Si ricomincia la stagione cinematografica quando il cinema in Italia è ancora avaro di nuove uscite. In attesa che settembre porti con sé nuovi film interessanti, io e F. decidiamo di andare a vedere questo film del regista islandese Baltasar Kormákur, che si svolge a cavallo tra due paesi e due culture che apprezzo particolarmente, ossia l'Islanda e il Giappone.
Siamo nella primavera del 2022 quando tutto il mondo sta chiudendo i battenti di fronte all'avanzare della pandemia da Sars-Cov-2. Il protagonista Kristofer (Egill Ólafsson) è un uomo piuttosto avanti con gli anni che sa di andare incontro a una malattia neurologica degenerativa e a cui il medico consiglia di approfittare fino a quando è ancora lucido per sciogliere i nodi irrisolti della vita. È così che Kristofer decide di chiudere il suo ristorante e di partire alla ricerca di Miko, la ragazza giapponese che aveva conosciuto e di cui si era innamorato ai tempi in cui viveva a Londra e aveva deciso di abbandonare gli studi per lavorare in un ristorante giapponese.
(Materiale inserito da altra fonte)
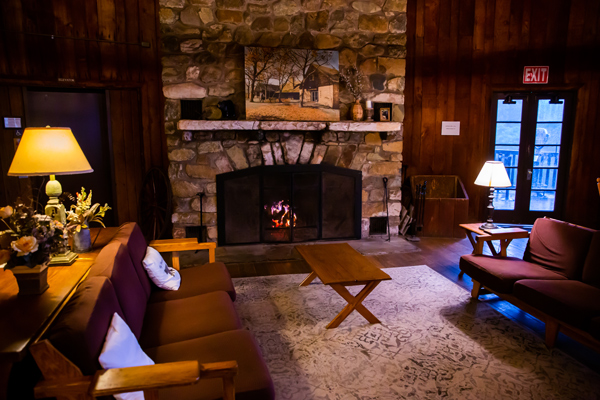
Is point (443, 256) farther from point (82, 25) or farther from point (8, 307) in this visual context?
point (82, 25)

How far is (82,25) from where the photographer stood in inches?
196

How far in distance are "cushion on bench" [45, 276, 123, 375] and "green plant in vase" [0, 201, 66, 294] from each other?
0.29 metres

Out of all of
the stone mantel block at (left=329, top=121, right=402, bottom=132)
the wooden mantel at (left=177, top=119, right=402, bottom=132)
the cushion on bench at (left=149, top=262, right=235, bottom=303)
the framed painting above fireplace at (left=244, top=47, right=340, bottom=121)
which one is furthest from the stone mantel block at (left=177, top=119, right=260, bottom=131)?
the cushion on bench at (left=149, top=262, right=235, bottom=303)

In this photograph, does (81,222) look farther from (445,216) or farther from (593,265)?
(445,216)

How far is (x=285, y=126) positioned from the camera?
4805 mm

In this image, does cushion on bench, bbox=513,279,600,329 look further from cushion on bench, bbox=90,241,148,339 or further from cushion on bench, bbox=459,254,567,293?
cushion on bench, bbox=90,241,148,339

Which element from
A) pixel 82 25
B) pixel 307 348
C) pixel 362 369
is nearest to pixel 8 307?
pixel 307 348

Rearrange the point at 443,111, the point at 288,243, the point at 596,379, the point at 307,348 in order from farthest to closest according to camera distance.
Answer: the point at 443,111, the point at 288,243, the point at 307,348, the point at 596,379

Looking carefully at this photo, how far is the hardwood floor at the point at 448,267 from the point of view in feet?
9.16

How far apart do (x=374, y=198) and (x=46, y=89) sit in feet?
14.1

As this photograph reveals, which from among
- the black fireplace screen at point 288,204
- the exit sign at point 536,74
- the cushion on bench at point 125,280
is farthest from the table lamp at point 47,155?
the exit sign at point 536,74

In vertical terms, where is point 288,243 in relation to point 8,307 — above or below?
below

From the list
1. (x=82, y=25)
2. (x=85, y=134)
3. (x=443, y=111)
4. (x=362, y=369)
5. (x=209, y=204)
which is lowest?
(x=362, y=369)

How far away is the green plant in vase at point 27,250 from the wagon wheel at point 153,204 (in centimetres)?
334
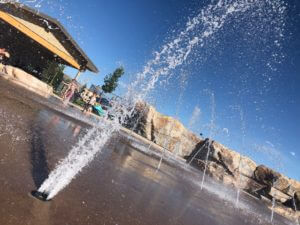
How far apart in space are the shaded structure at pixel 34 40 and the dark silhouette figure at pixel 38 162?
15.3 metres

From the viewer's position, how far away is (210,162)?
Answer: 80.3ft

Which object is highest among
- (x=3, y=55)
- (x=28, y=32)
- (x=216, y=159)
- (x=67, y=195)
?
(x=28, y=32)

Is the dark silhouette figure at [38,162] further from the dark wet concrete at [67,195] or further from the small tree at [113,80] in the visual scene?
the small tree at [113,80]

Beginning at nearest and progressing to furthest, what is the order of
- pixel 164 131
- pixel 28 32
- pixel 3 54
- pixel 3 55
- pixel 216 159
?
pixel 3 54
pixel 3 55
pixel 28 32
pixel 216 159
pixel 164 131

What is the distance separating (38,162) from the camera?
3.56 meters

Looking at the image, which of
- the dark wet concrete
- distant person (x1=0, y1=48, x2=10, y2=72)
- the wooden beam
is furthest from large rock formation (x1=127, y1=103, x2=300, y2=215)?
the dark wet concrete

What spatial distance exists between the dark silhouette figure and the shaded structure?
50.3ft

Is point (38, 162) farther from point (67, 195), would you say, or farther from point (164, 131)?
point (164, 131)

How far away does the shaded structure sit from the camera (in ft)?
58.3

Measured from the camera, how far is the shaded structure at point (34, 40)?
1776 centimetres

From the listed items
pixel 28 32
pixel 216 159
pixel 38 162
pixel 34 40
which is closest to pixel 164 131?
pixel 216 159

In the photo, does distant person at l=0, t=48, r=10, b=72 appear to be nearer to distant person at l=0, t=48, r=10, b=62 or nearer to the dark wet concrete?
distant person at l=0, t=48, r=10, b=62

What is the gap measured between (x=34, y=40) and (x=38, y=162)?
56.4 ft

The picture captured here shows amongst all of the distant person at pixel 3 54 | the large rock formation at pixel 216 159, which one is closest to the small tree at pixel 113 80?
the large rock formation at pixel 216 159
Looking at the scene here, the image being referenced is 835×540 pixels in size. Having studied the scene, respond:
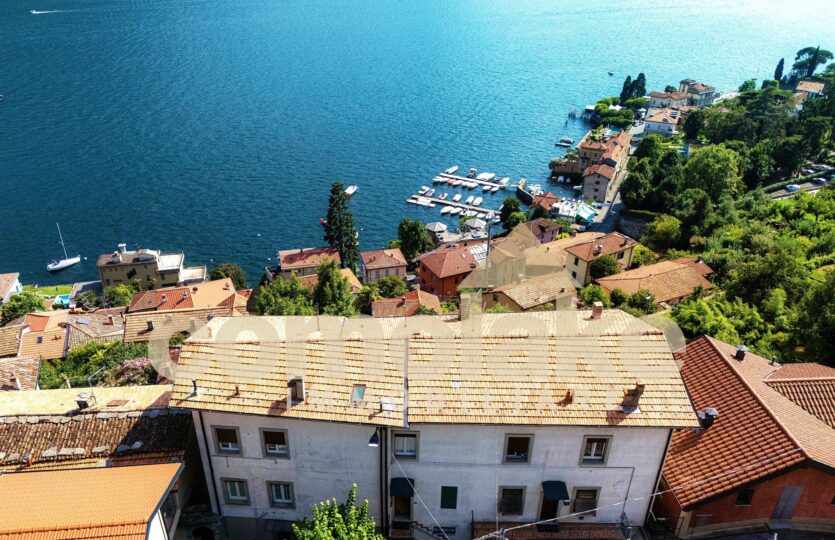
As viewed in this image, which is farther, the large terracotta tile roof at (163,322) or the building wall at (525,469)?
the large terracotta tile roof at (163,322)

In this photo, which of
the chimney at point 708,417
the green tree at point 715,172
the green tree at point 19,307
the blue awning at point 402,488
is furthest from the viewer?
the green tree at point 715,172

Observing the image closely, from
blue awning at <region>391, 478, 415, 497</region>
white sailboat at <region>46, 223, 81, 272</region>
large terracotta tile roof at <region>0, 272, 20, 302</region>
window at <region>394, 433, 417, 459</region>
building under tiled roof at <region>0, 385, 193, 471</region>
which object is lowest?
white sailboat at <region>46, 223, 81, 272</region>

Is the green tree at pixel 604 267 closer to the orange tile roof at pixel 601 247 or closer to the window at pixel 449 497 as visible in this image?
the orange tile roof at pixel 601 247

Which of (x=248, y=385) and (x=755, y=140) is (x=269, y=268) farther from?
(x=755, y=140)

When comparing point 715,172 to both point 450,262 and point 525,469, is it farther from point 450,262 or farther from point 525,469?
point 525,469

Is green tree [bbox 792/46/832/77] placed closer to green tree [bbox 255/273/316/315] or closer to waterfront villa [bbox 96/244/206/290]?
waterfront villa [bbox 96/244/206/290]

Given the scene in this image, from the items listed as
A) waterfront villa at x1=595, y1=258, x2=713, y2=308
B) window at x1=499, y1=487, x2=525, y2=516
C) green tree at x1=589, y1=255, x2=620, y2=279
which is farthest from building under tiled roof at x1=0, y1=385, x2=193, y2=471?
green tree at x1=589, y1=255, x2=620, y2=279

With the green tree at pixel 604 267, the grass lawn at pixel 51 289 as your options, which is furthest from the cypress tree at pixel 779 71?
the grass lawn at pixel 51 289
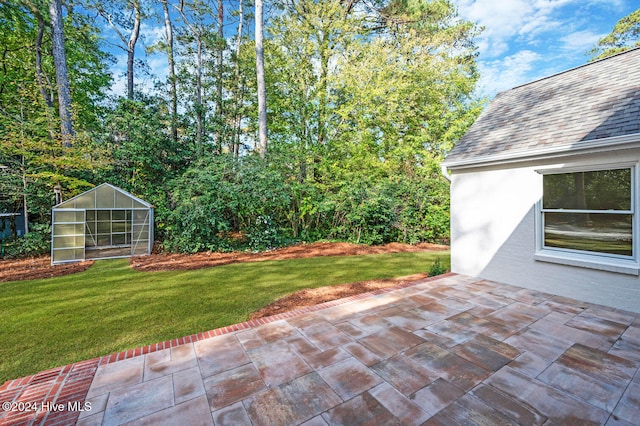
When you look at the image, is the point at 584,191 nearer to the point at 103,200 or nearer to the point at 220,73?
the point at 103,200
Il presente in cui Kristofer lascia l'Islanda e va prima a Londra a cercare le tracce della donna amata e poi in Giappone a incontrarla si alterna alle immagini degli anni Settanta e alla storia di come l'allora giovane Kristofer (Palmi Kormákur, figlio del regista) conobbe la figlia del suo datore di lavoro (la modella e cantautrice Kôki) e se ne innamorò, ricambiato. Poi le cose non andarono come previsto, anche in seguito all'intervento del padre di Miko (genitore single dopo la morte della moglie nella tragedia del lancio della bomba atomica su Hiroshima), e Kristofer fece ritorno in Islanda, dove mise su famiglia, pur senza avere figli propri.
A poco a poco le fila del racconto vanno dipanandosi, aiutandoci a comprendere come la vita e il futuro di questi due giovani siano stati condizionati dal peso della storia, dall'ignoranza e dalla pressione sociale.
Il film di Kormákur è, in estrema sintesi, una storia d'amore che attraversa il tempo e lo spazio, e non posso negare che la delicatezza di fondo di questo racconto e dei suoi personaggi, sostenuta da scelte estetiche e di sceneggiatura coerenti, sia riuscita a toccare i miei sentimenti e mi abbia anche in parte commosso.
Touch non è un capolavoro, e soffre della semplificazione che il romanticismo inevitabilmente porta con sé nonché del tentativo - forse un tantino pretenzioso - di mettere insieme una storia d'amore con eventi ben più grandi della vita delle singole persone, ossia la bomba atomica e la pandemia. Anche la Londra degli anni Settanta e il ristorante giapponese in cui Kristofer lavorava mi hanno dato eccessivamente l'impressione di una ricostruzione da studio cinematografico con apposito color grading, una specie di sogno (che poi è forse una scelta voluta del regista che trasforma la realtà del passato filtrandola attraverso i ricordi del protagonista), ma tutto ciò toglie secondo me un po' di mordente alla forza dei sentimenti e alla verità della storia.
Però gli attori trasmettono empatia, la vicenda è delicata e trattata con amore da parte del regista, e dà allo spettatore la possibilità di rituffarsi nell'esperienza recente dello scoppio della pandemia che appare lontanissima nella nostra percezione ma in realtà risale a soli due anni e mezzo fa.
In conclusione, in assenza di capolavori in sala, mi sento di consigliare questo film, ché di sentimenti delicati ne abbiamo bisogno sempre.